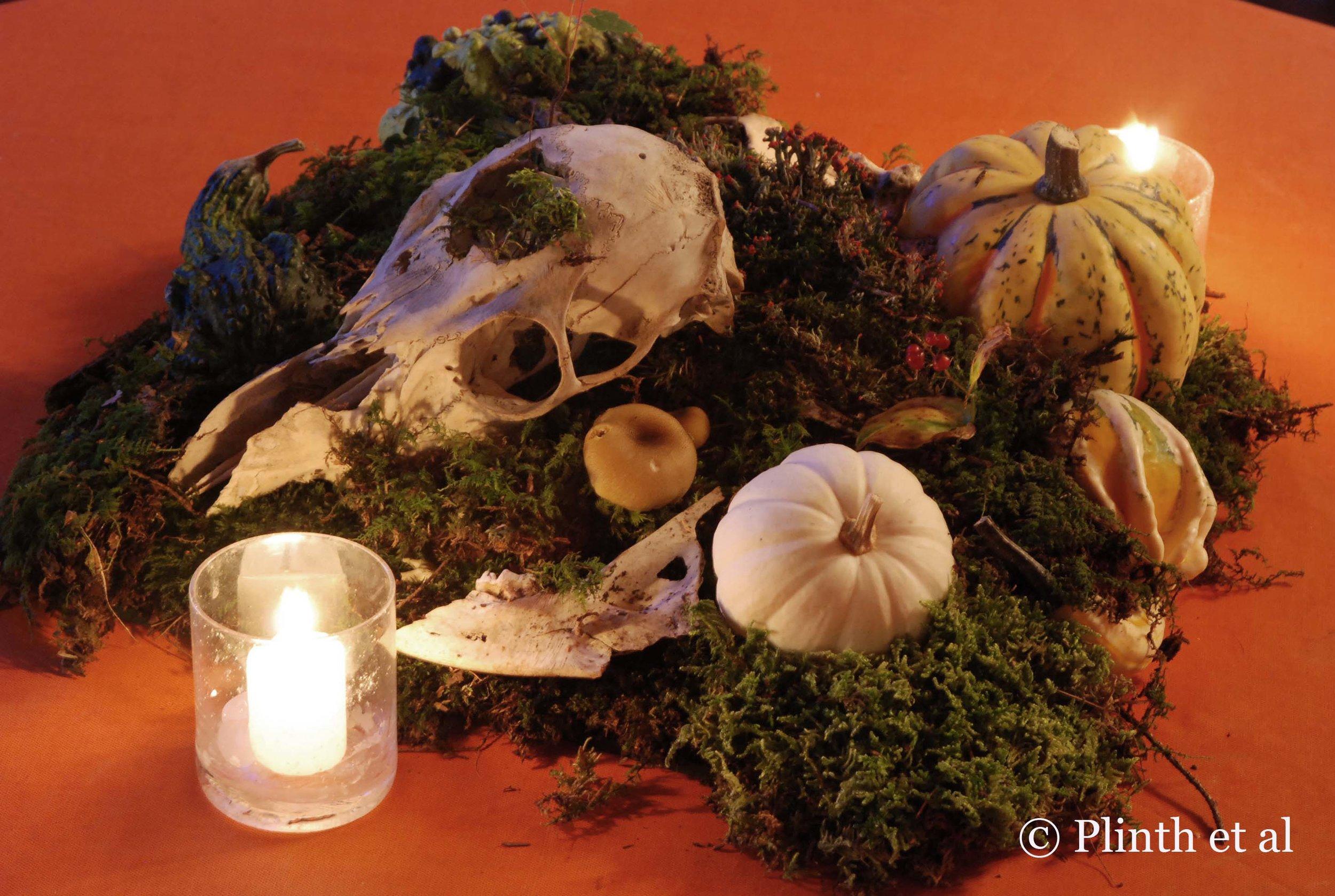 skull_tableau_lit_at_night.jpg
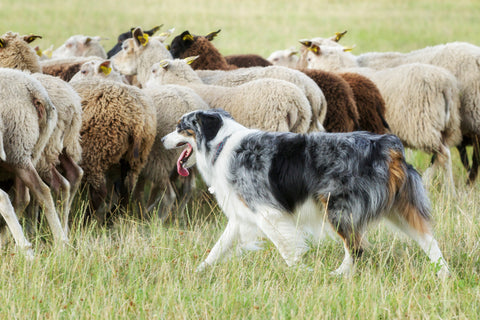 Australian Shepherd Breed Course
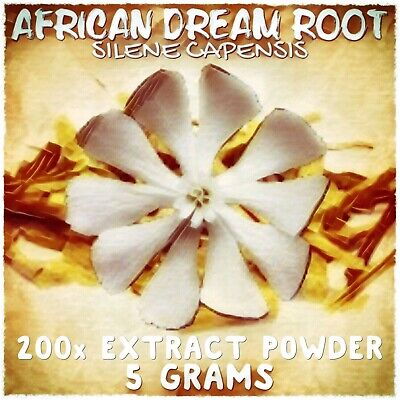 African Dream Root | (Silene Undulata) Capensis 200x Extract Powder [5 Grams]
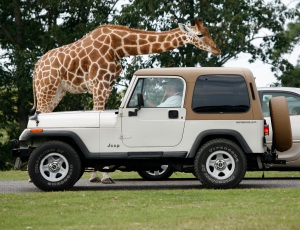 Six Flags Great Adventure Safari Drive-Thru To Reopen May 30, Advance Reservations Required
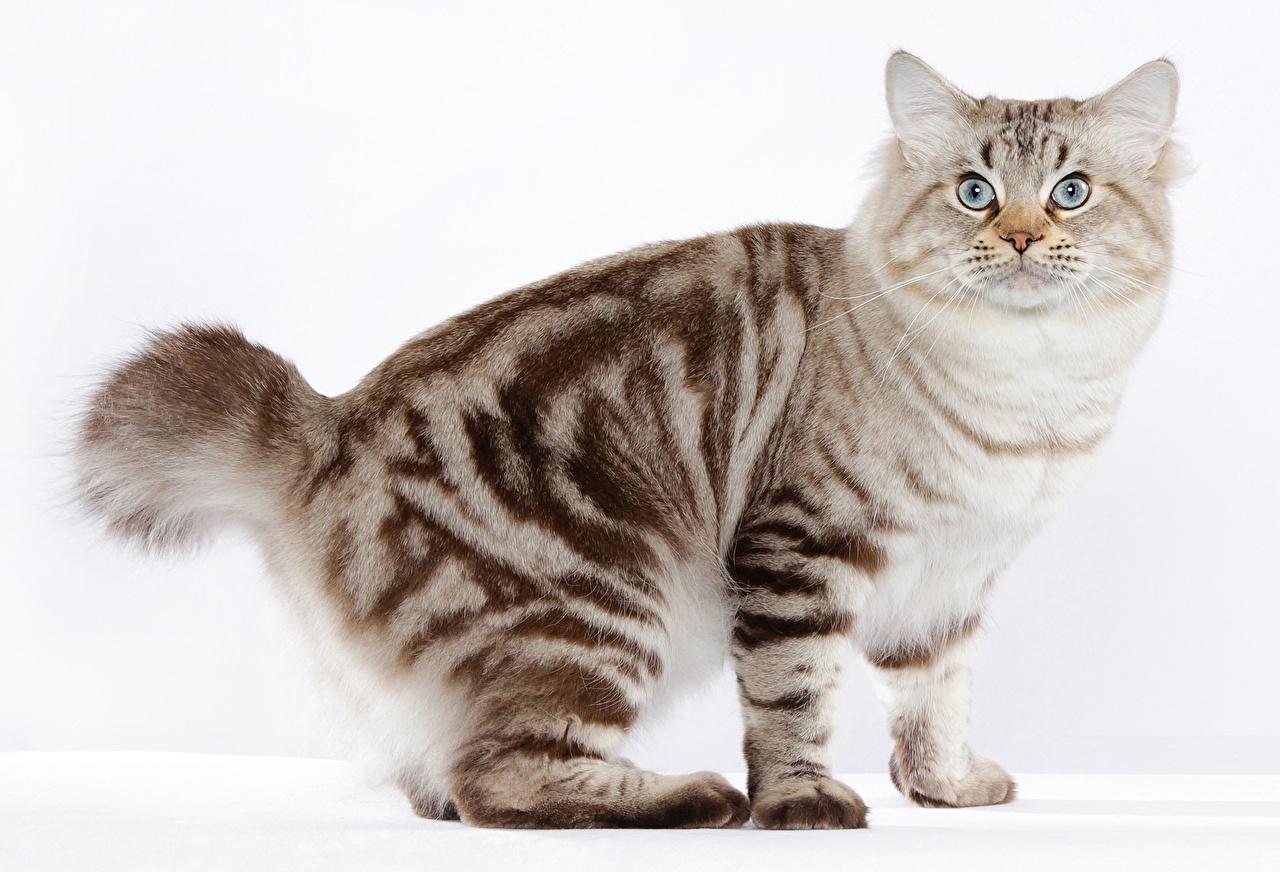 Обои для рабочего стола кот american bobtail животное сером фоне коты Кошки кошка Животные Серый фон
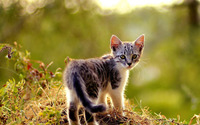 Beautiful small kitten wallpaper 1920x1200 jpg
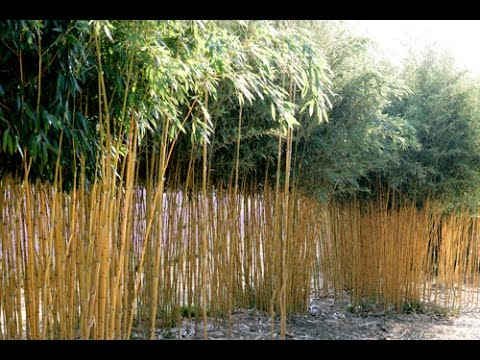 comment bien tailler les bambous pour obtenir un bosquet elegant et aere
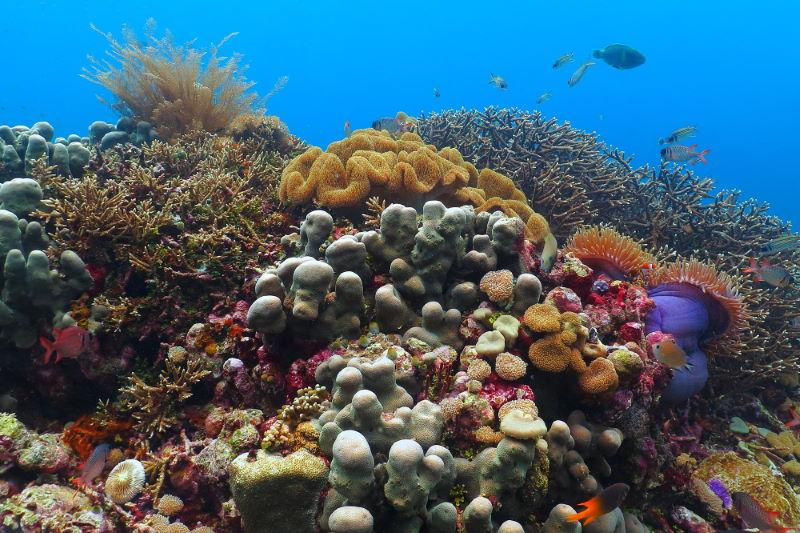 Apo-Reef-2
────────────────────
To do: Word for word, restate the lines from the one containing "Обои для рабочего" through the end of the listing, and nothing more. Skip the pictures.

Final answer:
 Обои для рабочего стола кот american bobtail животное сером фоне коты Кошки кошка Животные Серый фон
 Beautiful small kitten wallpaper 1920x1200 jpg
 comment bien tailler les bambous pour obtenir un bosquet elegant et aere
 Apo-Reef-2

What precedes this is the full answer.